The Third International 500-Mile Sweepstakes Race was held at the Indianapolis Motor Speedway on Friday, May 30, 1913. Frenchman Jules Goux became the first foreign-born, and first European winner of the Indianapolis 500. His margin of victory of 13 minutes, 8 seconds (approximately 7 laps) over second place Spencer Wishart still stands, as of 2022, as the largest margin of victory in Indy history.

Race Summary

After the entries in the first two years of the Indianapolis 500 had been almost exclusively American, 1913 saw six drivers travel to the United States from Europe to enter, likely attracted by the impressive $20,000 first prize (). A total of 27 cars would meet the 75 mile per hour qualifying speed, led by Jack Tower at 88.230 mph. The starting grid was determined by a random draw of names, and Caleb Bragg would be given the pole.
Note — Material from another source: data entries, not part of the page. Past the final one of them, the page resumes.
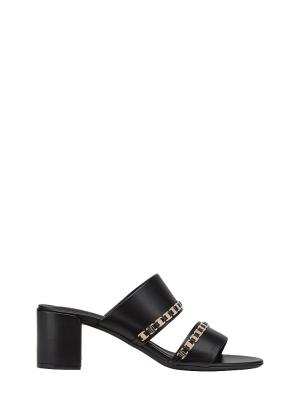 Vara Chain Sandal
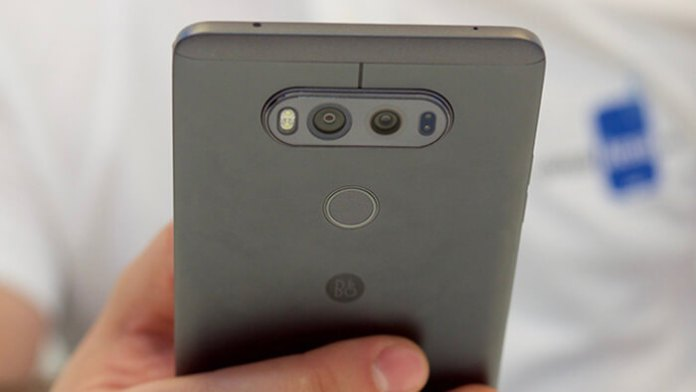 LG V20 1 (1)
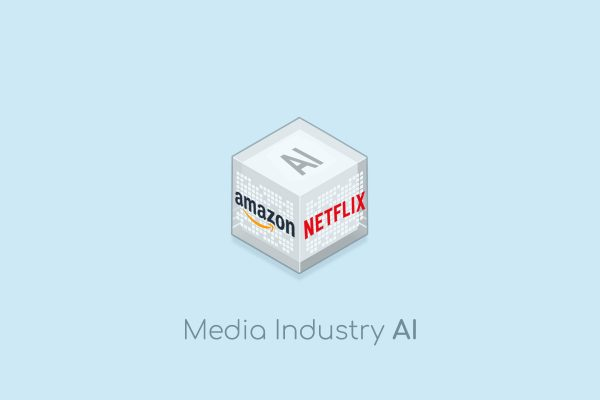 leaders-media-industry-ai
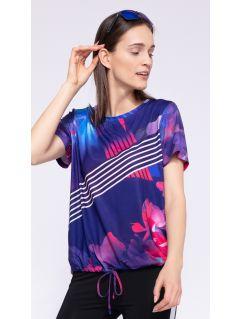 Dámské tréninkové tričko TSD270 - vícebarevná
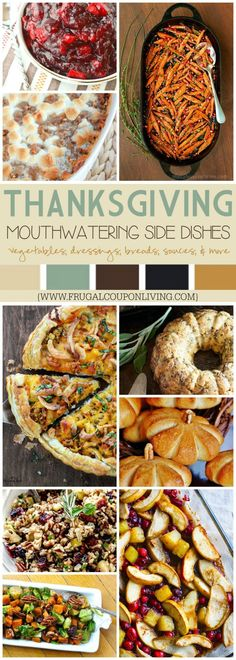 A must have list of Mouthwatering Thanksgiving Side Dishes on Frugal Coupon Living plus Thanksgiving Tablescapes, Fall Kids Food Crafts, and more!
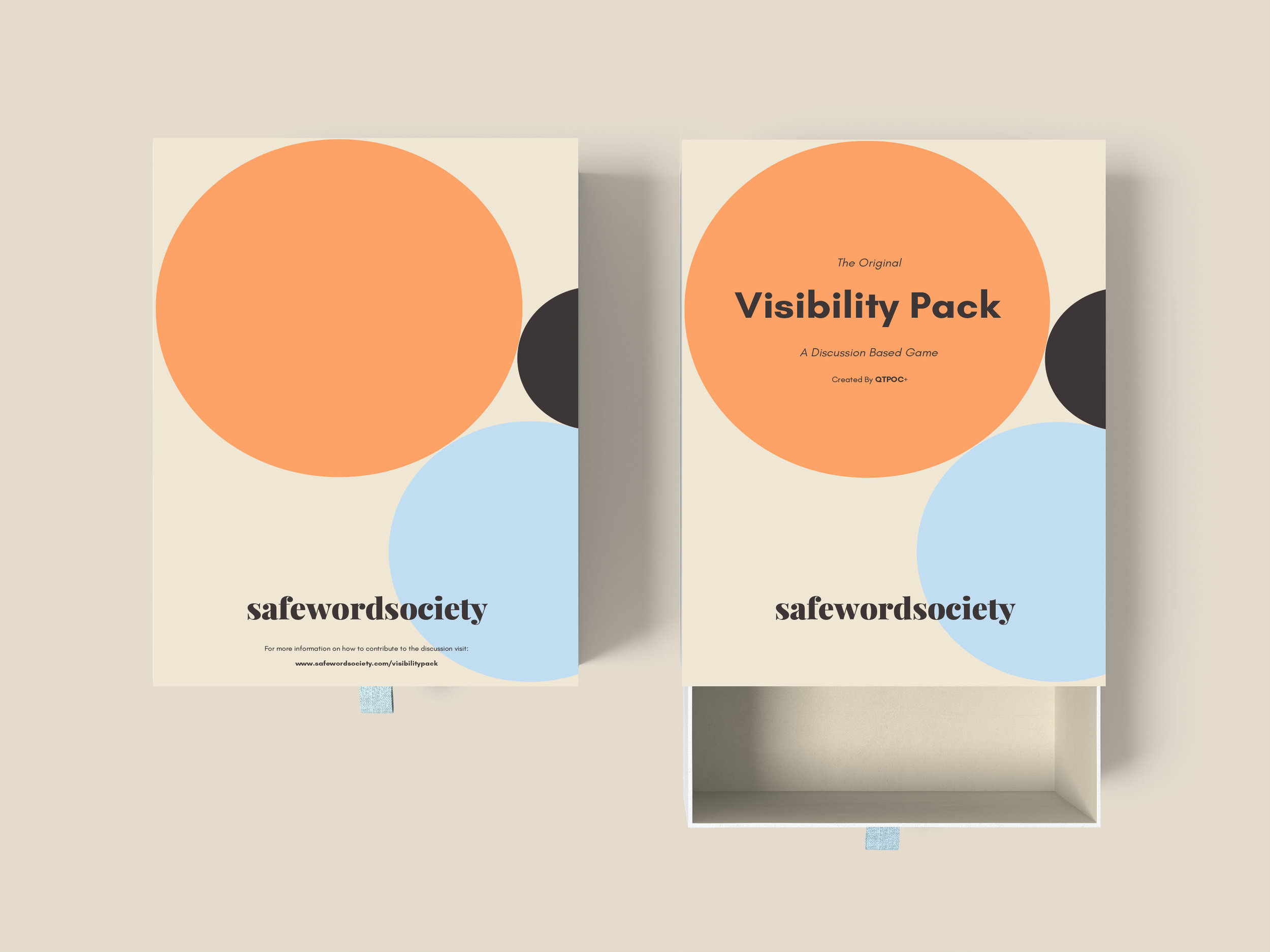 Packaging and Product Design   Safewordsociety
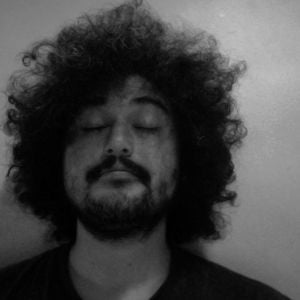 Profile picture for tonchip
Tower's car turned over on the southwest turn on lap 51, causing him to sustain a broken leg and his riding mechanic, Lee Dunning, to break three ribs. Bob Burman started the race as the favorite, and led 41 laps early, before his car caught fire on lap 55. Burman was able to repair his car and continue, however continuing problems led to several more stops and a replacement driver, who brought the car home in eleventh (unfortunately only the top ten finishers received prize money).

French-born Jules Goux, driving a car owned and manufactured by Peugeot (where his father was the factory Supervisor) would lead the race on four occasions. Bob Evans dueled with Goux, leading laps 125–135, but would be forced out of the race on lap 158 due to a mechanical problem. Goux would dominate the remainder of the race, leading 138 laps en route to a victory of a more than 13 minute margin, making him the first non-American winner of the 500. The car contained a four-cylinder dual overhead camshaft engine, which would serve as a model for many future entries. Goux would state after the race that his manager forced him stay below the car's top speed, feeling the lead was safe. Spencer Wishart was the top finishing American in second, while two of the other European cars would finish fourth and fifth.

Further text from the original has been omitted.